Figure 48. Service Operations Console dashboard


	TIP: You can add and remove columns to customize the information that appears in this table by clicking the customizer icon to the right of the Search box.

To triage an application:

Review the Service Level Compliance, User, and App columns of the table.

In this case, the User tier icon

indicates an issue for users. The Service Level Compliance icon is green, indicating that the service level compliance policy in Foglight is still being met.

The App tier icon

indicates there are issues somewhere in the application tier as well.

Review the Transactions tab to determine the impact on users.

Figure 49. Ens User Transactions tab

Here you can see that problems are occurring for both real users and synthetic transactions.

Real users for two of the three transaction types (MD1Patient and MD1Physician) are affected. The response time is increasing, and the OLA and SLA for these users are not being fully met. The Trace Analysis health icon indicates a problem somewhere in the traced requests.

You can also see that the issue has begun to affect synthetic transactions. There are spikes present in the response time charts, where there had been previously steady lines. This points to outlier sessions experiencing issues.

Click the title bar of the MD1Physician Real User tile to drill down for more information.
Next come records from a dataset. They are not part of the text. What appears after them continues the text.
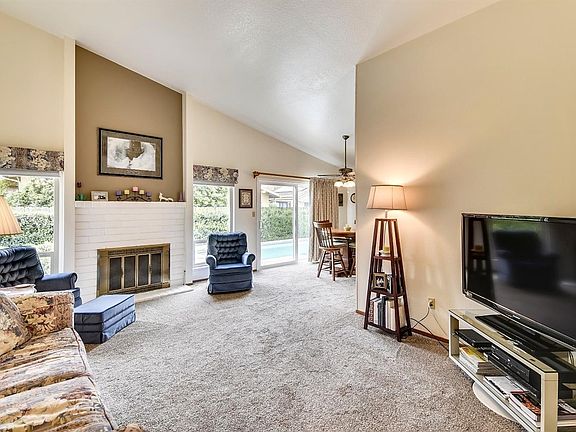 Large windows offer glimpses of the attractive backyard and swimming pool.  The fireplace is a nice focal point in the living room.  The carpet was installed in the fall of 2015.  The interior was painted between the summer of 2015 and last fall.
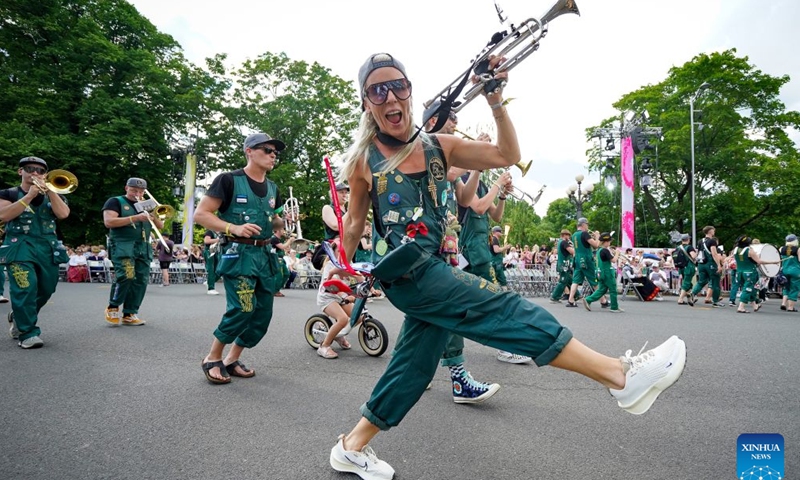 Participants are pictured during a parade of the Gaudeamus Baltic Student Song and Dance Festival in Riga, Latvia, June 21, 2026. Thousands of university students from Latvia, Lithuania, and Estonia gathered in the Latvian capital to participate in Gaudeamus, the milestone cultural event, celebrating youth and Baltic traditions. (Photo by Edijs Palens/Xinhua)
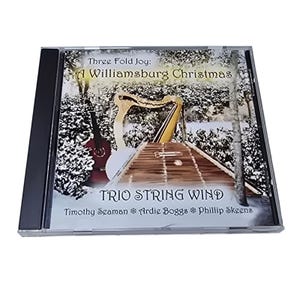 May include: A CD case featuring the album "Three Fold Joy: A Williamsburg Christmas" by Trio String Wind. The cover art depicts a winter scene with musical instruments, including a harp and dulcimer. The CD case is in a black plastic case.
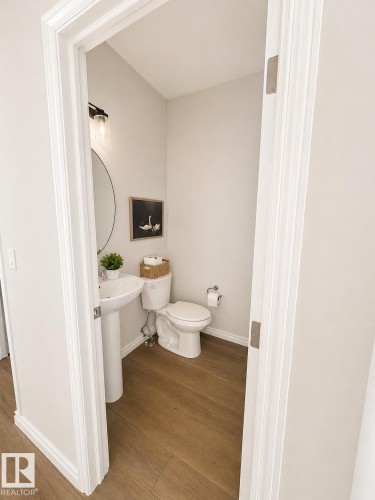 Powder room featuring a pedestal sink, a wall-mounted light fixture, and wood-finish flooring - 1327 20 Nw, Edmonton, AB - Indoor Photo Showing Bathroom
The Real User Performance view opens.

Figure 50. Real User Performance view

The following trends are visible:

•

Response time spiked sharply then levelled out, but is increasing again.

•

The SLA is still being attained, but the OLA is no longer being fully met.

•

There have been sharp changes in the page requests (user activity).

•

The longest amount of time is being spent in the back end.

•

The number of requests taking over seven seconds (MD1Physician Hits Over 7 Seconds) is increasing.
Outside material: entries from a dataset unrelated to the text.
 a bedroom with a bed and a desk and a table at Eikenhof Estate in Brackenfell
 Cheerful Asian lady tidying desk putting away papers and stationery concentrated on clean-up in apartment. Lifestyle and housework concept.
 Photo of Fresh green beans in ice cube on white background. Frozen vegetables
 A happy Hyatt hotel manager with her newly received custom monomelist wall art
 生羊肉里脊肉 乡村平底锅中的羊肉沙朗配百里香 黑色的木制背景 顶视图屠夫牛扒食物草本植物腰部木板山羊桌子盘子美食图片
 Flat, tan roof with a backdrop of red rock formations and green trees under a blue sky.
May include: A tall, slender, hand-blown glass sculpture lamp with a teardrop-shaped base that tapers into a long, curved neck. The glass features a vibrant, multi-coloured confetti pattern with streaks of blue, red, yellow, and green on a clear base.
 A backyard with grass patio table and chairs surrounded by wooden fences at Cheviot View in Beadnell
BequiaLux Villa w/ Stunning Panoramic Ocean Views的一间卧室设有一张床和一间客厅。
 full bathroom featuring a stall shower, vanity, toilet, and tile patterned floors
Close this view by clicking the ‘x’ in the upper right corner.

Next, investigate the application topology to determine where in the supporting architecture the problem originates.

Click the Dependencies tab to view the application topology.

Figure 51. Dependencies tab

One of the hosts in the application tier is in a fatal condition. The rest of the infrastructure is in good health.

Click the title bar of the application tier to drill down for more information.

Figure 52. MedRecApp Details view

The first host in the tier (alvscjw143) and the application server on that host (MedRec1Server1) are both healthy.

The other host (alvscjw145) is in a fatal condition. The CPU Ready percentage on this host is very high, at 55.1%, indicating a CPU starvation issue, which appears to now be impacting the ability of the MedRec1Server2 application server to process its requests effectively.


	TIP: You could click the title bar of the MedRec1Server2 tile to drill down to the requests. In some cases, the requests can also provide more evidence to support your conclusions about the source of the issue.

Click the title bar of the host tile with the fatal alarm (alvscjw145) to drill down for details.

Figure 53. alvscjw145 Details view

This detail view provides a summary of the host status with graphed data as well as the numerical values for metrics that are also present on the host tile.

Here you can see the steep increase and high level of CPU Ready, and the sawtooth patterns of unstable Memory and CPU use.

Click the ESX tab to investigate the state of the host server and the virtualization layer.

Figure 54. ESX tab

Here you can see the top resource usage on the ESX® host. The CPU Load is at 100% Used, and has been for some time.

The Network I/O and Disk I/O both look healthy, but the Memory usage is also quite high at 87% of total.

The table at the bottom of the view summarizes the most used resources and the VM that is consuming them.

Click the (more...) link for the Top CPU Utilization to compare the CPU usage of the hosts on this server.

Figure 55. Top CPU Utilization Details view

The bar chart makes it easy to see the VM (qscracsvrlc) that is currently consuming the most CPU resources. It has also been hogging the CPU resources over the entire period.

Now that you have determined the most likely source of the problem, you can engage the VM administrator to further investigate and resolve the situation.